> _Page excerpt_:
*****
Skip to content

Web Scraping with Python: Complete Guide Using Requests, BeautifulSoup, and Selenium

Updated on

You need data that is not available through APIs -- product prices from competitor websites, research papers from academic portals, job listings from hiring platforms, or news articles from multiple sources. Copying data manually is slow, error-prone, and impossible at scale. Web scraping automates this process, but choosing the wrong tool or approach leads to blocked requests, broken parsers, and legal headaches.

This guide covers the complete Python web scraping stack: requests + BeautifulSoup for static pages, Selenium for JavaScript-rendered content, and Scrapy for large-scale crawling. You'll learn practical techniques for handling real-world challenges.

📚

Quick Start: requests + BeautifulSoup

The most common stack for scraping static HTML pages:

import requests
from bs4 import BeautifulSoup
 
# Fetch the page
url = 'https://books.toscrape.com/'
response = requests.get(url)
response.raise_for_status()  # Raise error for bad status codes
 
# Parse HTML
soup = BeautifulSoup(response.text, 'html.parser')
 
# Extract book titles
books = soup.select('article.product_pod h3 a')
for book in books[:5]:
    print(book['title'])

Installation

# Install required packages
# pip install requests beautifulsoup4 lxml

Parsing HTML with BeautifulSoup

Finding Elements

from bs4 import BeautifulSoup
 
html = """
<div class="products">
    <div class="product" id="p1">
        <h2 class="name">Widget A</h2>
        <span class="price">$9.99</span>
        <p class="desc">A useful widget</p>
    </div>
    <div class="product" id="p2">
        <h2 class="name">Widget B</h2>
        <span class="price">$14.99</span>
        <p class="desc">A better widget</p>
    </div>
</div>
"""
 
soup = BeautifulSoup(html, 'html.parser')
 
# By tag
print(soup.find('h2').text)  # "Widget A"
 
# By class
prices = soup.find_all('span', class_='price')
for p in prices:
    print(p.text)  # "$9.99", "$14.99"
 
# By ID
product = soup.find(id='p2')
print(product.find('h2').text)  # "Widget B"
 
# CSS selector
names = soup.select('.product .name')
for n in names:
    print(n.text)

Common Selectors

MethodExampleFinds
find('tag')soup.find('h2')First h2 element
find_all('tag')soup.find_all('a')All anchor elements
find(class_='x')soup.find(class_='price')First element with class
find(id='x')soup.find(id='main')Element with ID
select('css')soup.select('div.product > h2')CSS selector matches
select_one('css')soup.select_one('#header')First CSS match

Extracting Data

from bs4 import BeautifulSoup
 
html = '<a href="/page/2" class="next" data-page="2">Next Page</a>'
soup = BeautifulSoup(html, 'html.parser')
*****
> _Required work_:
Reproduce the stretch of the web scraping guide from "Quick Start: requests" through "response = requests.get(url)" word for word.

> _Material_:
*****
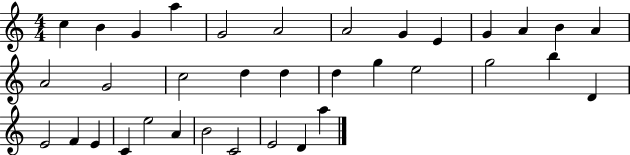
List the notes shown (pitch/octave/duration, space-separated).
*****
> _Problem solution_:
Quick Start: requests + BeautifulSoup

The most common stack for scraping static HTML pages:

import requests
from bs4 import BeautifulSoup
 
# Fetch the page
url = 'https://books.toscrape.com/'
response = requests.get(url)